LEXINGTON, Ky. (WTVQ / UK Public Relations) – In the summer of 2020, Kenton Sena, a professor at Lewis Honors College at the University of Kentucky, and his team of undergraduate research assistants studied trees natives in Lexington, which were planted as part of the city’s Reforest the Bluegrass program. The objective of the project was to assess whether the trees were successfully establishing and growing to form a canopy.
In the process, the group also found that invasive plants, such as Amur honeysuckle and callused pear, were abundant in the underlying vegetation layer of urban forests. These discoveries marked the start of what could become a productive new partnership between the Urban Forestry Department of the Lexington-Fayette Urban County Government and the Forestry Club of the College of Agriculture, Food and the Environment. .
On October 16, the Forestry Club helped remove invasive plants from Masterson Station Park in Lexington during UK CAFE Tree Week. The program was the first of a multi-event partnership between LFUCG, UK CAFE and Lewis Honors College to improve the city’s urban areas.
“I think our working day went very well and was very successful,” said Sena, who received her Masters and PhD from CAFE’s Forestry and Natural Resources Department. “I’m really looking forward to seeing some of the projects that can come out of a UK partnership with LFUCG Urban Forestry. I think whatever comes of it will be great for the forests of Lexington. “
The partnership plans to establish at least four annual collaborative programs.
The first project begins in January with another invasive species removal activity. An annual program will begin with an invasive species removal project in early spring, followed by the traditional Reforest Bluegrass in April, which focuses on planting native trees in the area. Every year since 1999, Reforest the Bluegrass has planted trees throughout Lexington, resulting in the reforestation of more than 20 sites around the city by 2020. In early fall, another species elimination project invasive will occur.
In late fall, the club will focus on a “Nursery Digging and Subplanting Day,” which will focus on excavating trees and shrubs in an LFUCG nursery and planting them in. some Reforest the Bluegrass sites around town.
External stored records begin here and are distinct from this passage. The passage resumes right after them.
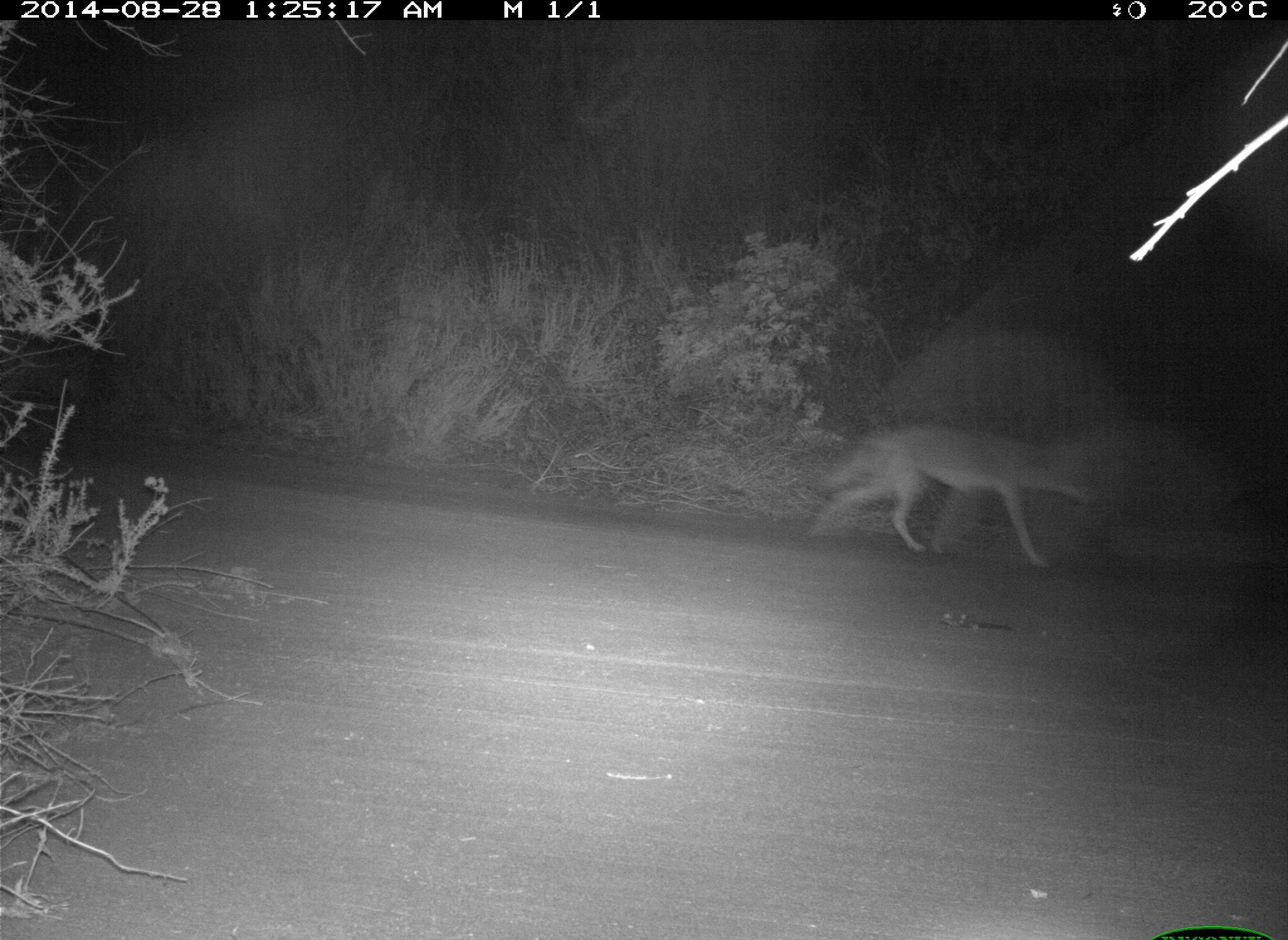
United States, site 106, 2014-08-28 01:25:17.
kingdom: Animalia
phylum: Chordata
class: Mammalia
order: Carnivora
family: Canidae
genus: Canis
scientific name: Canis latrans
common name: coyote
“Sub-planting is the key to this type of work,” Sena said. “If you remove invasive plants but don’t plant anything in their place, invasive species are likely to grow back. Current field research suggests that planting native undergrowth trees and shrubs after removing invasive plants helps improve the diversity of native species at the site and reduces the likelihood of invasive species regrowing.
From learning different trades and using unique tools to networking with community members, students benefit from this type of project.
In collaboration, students can build their professional network, help solve a community problem, and practice their skills in a real context. Undergraduates participating in it can interact with graduate students, community members active in local environmental service work, local government employees, university professors, and professional arborists.
“Unfortunately, COVID has prevented us from participating in many events over the past year and a half,” said Nate Hooven, chairman of the Graduate Students’ Association at the UK Department of Forestry and Natural Resources. “However, we are delighted to be working with LFUCG in the future as these events provide opportunities to be active in the Lexington community and gain hands-on experience in forest and invasive species management.”
Senna said that while it creates a rich space to meet new people, learn about the community and share ideas, it also allows students to help solve a real community problem.
“It will take a concerted community effort to manage our forests against invasive species,” he said. “Students get hands-on experience in the practice of plant identification, using tools like loppers and hand saws to cut invasive species, and dragging and stacking brushwood. These programs are an excellent experiential complement to students’ classroom educational experiences.